▶ Görev tanımı: "Across the choices" ve "1167 millimetres" geçen satırlar da dahil olmak üzere bu ikisi arasındaki satırları düzenleyin: "camera" yerine "lens" yazın, geri kalan her şeyi olduğu gibi bırakın.

▶ Alıştırma verileri:
#####
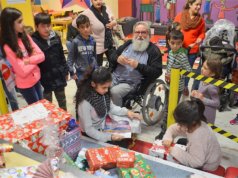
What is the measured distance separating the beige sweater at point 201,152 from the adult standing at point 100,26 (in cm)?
217

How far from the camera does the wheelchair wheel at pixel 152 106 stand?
123 inches

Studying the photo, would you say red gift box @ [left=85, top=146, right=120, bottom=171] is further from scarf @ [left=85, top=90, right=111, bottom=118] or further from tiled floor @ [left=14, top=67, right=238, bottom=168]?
tiled floor @ [left=14, top=67, right=238, bottom=168]

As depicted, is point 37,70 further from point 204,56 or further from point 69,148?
point 204,56

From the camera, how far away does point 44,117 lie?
1.86 m

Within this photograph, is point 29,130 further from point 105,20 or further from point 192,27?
point 192,27

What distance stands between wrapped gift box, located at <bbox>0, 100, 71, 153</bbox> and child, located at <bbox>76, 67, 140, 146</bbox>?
1.30ft

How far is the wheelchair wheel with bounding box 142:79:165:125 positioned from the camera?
313cm

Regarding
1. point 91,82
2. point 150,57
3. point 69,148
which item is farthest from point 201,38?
point 69,148

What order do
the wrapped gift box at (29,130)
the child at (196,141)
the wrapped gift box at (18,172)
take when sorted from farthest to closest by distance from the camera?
1. the child at (196,141)
2. the wrapped gift box at (29,130)
3. the wrapped gift box at (18,172)

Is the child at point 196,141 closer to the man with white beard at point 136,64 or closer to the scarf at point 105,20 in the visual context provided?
the man with white beard at point 136,64

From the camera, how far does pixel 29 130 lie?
5.67 ft

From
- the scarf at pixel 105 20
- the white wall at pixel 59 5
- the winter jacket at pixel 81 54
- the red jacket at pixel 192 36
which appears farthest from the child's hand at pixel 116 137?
the white wall at pixel 59 5

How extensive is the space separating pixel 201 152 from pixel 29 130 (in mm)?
1153

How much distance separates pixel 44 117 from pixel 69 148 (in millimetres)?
279
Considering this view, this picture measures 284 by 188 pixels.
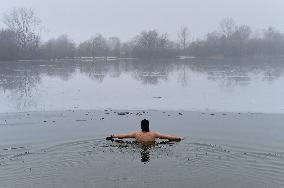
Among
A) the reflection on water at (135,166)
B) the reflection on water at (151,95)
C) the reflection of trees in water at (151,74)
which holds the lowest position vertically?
the reflection on water at (135,166)

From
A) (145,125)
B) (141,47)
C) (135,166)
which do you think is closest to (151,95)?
(145,125)

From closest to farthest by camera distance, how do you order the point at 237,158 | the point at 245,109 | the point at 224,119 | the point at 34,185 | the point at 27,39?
the point at 34,185
the point at 237,158
the point at 224,119
the point at 245,109
the point at 27,39

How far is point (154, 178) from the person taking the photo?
35.2ft

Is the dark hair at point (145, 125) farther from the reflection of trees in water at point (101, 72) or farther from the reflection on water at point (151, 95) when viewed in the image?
the reflection of trees in water at point (101, 72)

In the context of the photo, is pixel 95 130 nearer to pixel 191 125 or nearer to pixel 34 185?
pixel 191 125

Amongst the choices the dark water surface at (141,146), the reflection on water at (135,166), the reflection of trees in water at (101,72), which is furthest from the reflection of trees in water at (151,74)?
the reflection on water at (135,166)

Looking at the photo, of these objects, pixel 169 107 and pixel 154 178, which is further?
pixel 169 107

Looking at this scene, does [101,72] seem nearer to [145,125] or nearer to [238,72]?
[238,72]

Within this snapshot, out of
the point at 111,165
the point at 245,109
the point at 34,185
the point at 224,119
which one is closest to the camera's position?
the point at 34,185

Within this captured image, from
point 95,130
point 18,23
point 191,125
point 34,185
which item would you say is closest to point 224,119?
point 191,125

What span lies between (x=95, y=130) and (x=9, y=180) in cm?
598

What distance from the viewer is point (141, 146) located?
540 inches

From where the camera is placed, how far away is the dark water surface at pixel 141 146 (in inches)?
429

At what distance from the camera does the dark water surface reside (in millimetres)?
10898
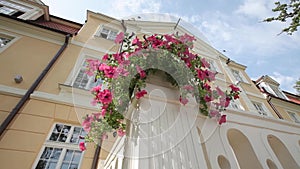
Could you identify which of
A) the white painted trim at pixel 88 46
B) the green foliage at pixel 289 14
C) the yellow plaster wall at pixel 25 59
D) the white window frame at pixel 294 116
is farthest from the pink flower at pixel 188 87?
the white window frame at pixel 294 116

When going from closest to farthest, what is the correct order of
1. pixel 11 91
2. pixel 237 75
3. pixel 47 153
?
pixel 47 153, pixel 11 91, pixel 237 75

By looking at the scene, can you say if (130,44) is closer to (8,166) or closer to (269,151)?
(269,151)

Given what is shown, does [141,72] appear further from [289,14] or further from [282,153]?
[289,14]

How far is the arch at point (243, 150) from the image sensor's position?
1.15 m

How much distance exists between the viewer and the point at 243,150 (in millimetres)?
1247

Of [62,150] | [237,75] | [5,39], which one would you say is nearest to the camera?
[62,150]

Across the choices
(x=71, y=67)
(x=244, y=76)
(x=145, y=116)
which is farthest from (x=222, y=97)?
(x=244, y=76)

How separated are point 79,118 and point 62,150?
0.66 metres

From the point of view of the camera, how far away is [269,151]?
1167 millimetres

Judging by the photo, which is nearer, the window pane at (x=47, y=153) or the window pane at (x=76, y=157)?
the window pane at (x=47, y=153)

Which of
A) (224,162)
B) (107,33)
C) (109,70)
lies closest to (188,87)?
(224,162)

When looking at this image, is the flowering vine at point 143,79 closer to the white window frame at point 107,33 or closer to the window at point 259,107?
the white window frame at point 107,33

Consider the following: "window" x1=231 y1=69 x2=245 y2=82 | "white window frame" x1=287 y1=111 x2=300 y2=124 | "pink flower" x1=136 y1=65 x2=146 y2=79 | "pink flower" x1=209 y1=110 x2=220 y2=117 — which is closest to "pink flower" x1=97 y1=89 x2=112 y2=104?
"pink flower" x1=136 y1=65 x2=146 y2=79

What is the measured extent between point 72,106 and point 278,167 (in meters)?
3.63
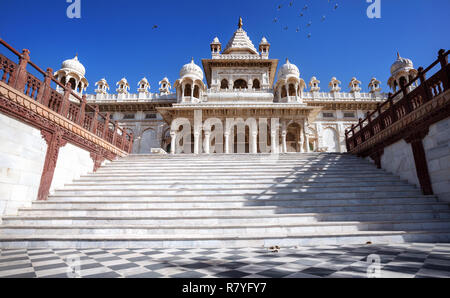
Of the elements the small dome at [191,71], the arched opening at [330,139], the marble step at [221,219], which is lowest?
the marble step at [221,219]

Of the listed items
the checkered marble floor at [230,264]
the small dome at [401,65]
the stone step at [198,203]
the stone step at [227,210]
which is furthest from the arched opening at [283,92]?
the checkered marble floor at [230,264]

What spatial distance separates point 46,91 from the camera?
6.94 m

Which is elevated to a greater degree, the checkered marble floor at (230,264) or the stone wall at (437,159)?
the stone wall at (437,159)

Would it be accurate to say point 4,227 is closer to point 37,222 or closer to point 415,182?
point 37,222

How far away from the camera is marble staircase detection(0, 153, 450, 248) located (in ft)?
14.5

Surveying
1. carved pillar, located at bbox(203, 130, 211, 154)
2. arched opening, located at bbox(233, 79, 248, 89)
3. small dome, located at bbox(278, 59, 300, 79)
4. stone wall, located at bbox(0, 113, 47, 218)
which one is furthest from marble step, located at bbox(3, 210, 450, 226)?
arched opening, located at bbox(233, 79, 248, 89)

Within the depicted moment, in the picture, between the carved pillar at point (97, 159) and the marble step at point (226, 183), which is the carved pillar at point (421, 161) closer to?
the marble step at point (226, 183)

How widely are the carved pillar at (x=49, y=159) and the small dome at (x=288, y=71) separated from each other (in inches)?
786

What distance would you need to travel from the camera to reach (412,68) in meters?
25.6

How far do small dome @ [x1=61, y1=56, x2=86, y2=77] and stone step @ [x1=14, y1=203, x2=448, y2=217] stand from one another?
26481 mm

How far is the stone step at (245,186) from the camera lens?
22.9 ft

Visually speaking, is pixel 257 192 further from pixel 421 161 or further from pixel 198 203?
pixel 421 161
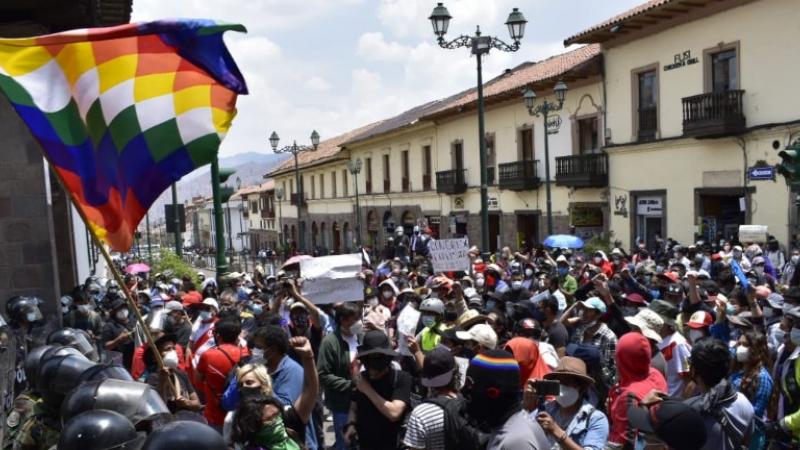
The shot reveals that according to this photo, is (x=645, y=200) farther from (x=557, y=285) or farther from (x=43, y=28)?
(x=43, y=28)

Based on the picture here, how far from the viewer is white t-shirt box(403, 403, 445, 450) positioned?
347 cm

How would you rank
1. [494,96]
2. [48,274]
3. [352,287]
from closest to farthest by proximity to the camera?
[352,287]
[48,274]
[494,96]

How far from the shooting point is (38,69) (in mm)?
4523

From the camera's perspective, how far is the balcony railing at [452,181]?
3288 cm

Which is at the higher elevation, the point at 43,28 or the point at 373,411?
the point at 43,28

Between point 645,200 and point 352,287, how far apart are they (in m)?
16.2

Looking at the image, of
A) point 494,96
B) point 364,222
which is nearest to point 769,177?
point 494,96

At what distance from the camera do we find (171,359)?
540 centimetres

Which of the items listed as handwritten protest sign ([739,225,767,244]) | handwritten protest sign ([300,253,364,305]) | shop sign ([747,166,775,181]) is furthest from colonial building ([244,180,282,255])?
handwritten protest sign ([300,253,364,305])

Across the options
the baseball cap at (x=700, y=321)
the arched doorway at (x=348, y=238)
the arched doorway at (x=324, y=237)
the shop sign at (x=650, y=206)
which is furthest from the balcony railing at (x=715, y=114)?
the arched doorway at (x=324, y=237)

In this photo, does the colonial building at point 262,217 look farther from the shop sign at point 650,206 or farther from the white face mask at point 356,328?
the white face mask at point 356,328

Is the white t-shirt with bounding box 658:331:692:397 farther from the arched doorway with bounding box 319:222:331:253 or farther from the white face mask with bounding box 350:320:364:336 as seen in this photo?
the arched doorway with bounding box 319:222:331:253

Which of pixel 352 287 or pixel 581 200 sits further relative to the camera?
pixel 581 200

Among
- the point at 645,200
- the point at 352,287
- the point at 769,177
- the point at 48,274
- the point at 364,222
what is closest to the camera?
the point at 352,287
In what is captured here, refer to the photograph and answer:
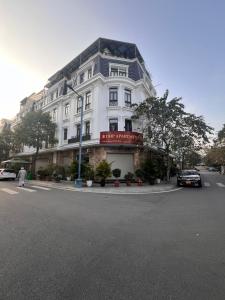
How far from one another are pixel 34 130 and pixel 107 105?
33.5ft

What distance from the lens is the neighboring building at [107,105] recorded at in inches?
918

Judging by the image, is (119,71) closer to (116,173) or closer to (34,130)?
(116,173)

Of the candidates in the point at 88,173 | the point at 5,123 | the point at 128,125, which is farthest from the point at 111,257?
the point at 5,123

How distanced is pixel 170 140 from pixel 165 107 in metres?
3.23

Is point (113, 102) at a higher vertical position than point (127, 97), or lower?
lower

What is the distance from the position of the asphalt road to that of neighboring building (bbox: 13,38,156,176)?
15883 mm

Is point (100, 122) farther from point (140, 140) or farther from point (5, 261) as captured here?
point (5, 261)

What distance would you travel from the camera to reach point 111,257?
4133mm

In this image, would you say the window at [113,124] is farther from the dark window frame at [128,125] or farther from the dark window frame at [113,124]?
the dark window frame at [128,125]

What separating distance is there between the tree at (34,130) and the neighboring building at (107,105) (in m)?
1.55

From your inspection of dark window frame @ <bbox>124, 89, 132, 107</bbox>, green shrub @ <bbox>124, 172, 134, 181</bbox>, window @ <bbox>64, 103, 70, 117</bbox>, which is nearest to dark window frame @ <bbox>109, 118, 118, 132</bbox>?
dark window frame @ <bbox>124, 89, 132, 107</bbox>

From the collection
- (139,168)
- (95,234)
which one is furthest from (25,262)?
(139,168)

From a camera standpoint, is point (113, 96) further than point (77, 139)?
No

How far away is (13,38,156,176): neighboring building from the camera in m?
23.3
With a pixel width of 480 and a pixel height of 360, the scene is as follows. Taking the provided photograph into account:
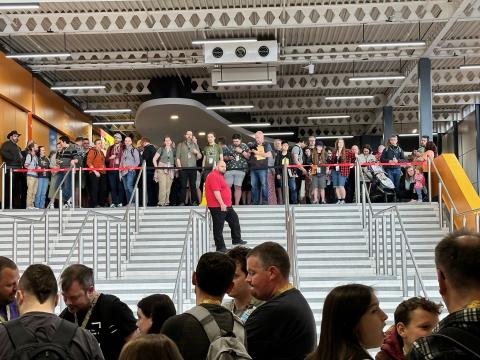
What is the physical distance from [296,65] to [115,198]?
1046 cm

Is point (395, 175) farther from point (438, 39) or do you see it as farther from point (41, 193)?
point (41, 193)

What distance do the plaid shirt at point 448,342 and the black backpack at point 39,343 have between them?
136 cm

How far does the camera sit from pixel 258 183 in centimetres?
1598

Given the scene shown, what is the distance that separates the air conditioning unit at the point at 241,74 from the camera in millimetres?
22156

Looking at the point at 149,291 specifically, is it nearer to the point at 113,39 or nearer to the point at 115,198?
the point at 115,198

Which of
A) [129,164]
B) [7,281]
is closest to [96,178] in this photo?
[129,164]

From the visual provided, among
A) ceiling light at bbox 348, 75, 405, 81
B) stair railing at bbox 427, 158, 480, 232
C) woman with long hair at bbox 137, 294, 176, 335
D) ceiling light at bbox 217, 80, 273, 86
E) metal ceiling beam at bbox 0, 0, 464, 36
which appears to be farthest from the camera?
ceiling light at bbox 348, 75, 405, 81

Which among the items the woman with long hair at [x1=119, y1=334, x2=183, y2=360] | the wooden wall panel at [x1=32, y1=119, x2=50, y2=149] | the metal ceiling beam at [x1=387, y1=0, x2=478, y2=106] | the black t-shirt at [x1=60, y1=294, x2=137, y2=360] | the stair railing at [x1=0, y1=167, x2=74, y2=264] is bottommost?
the black t-shirt at [x1=60, y1=294, x2=137, y2=360]

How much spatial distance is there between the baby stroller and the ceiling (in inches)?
137

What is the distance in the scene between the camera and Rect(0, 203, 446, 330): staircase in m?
11.1

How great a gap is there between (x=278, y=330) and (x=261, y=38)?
#####
▶ Tam çıktı:
Across the choices
(x=71, y=67)
(x=244, y=76)
(x=145, y=116)
which is farthest from (x=222, y=97)?
(x=244, y=76)

How separated are point 79,118 and point 62,150?
0.66 metres

From the point of view of the lens, how far away is [269,151]?
1167 millimetres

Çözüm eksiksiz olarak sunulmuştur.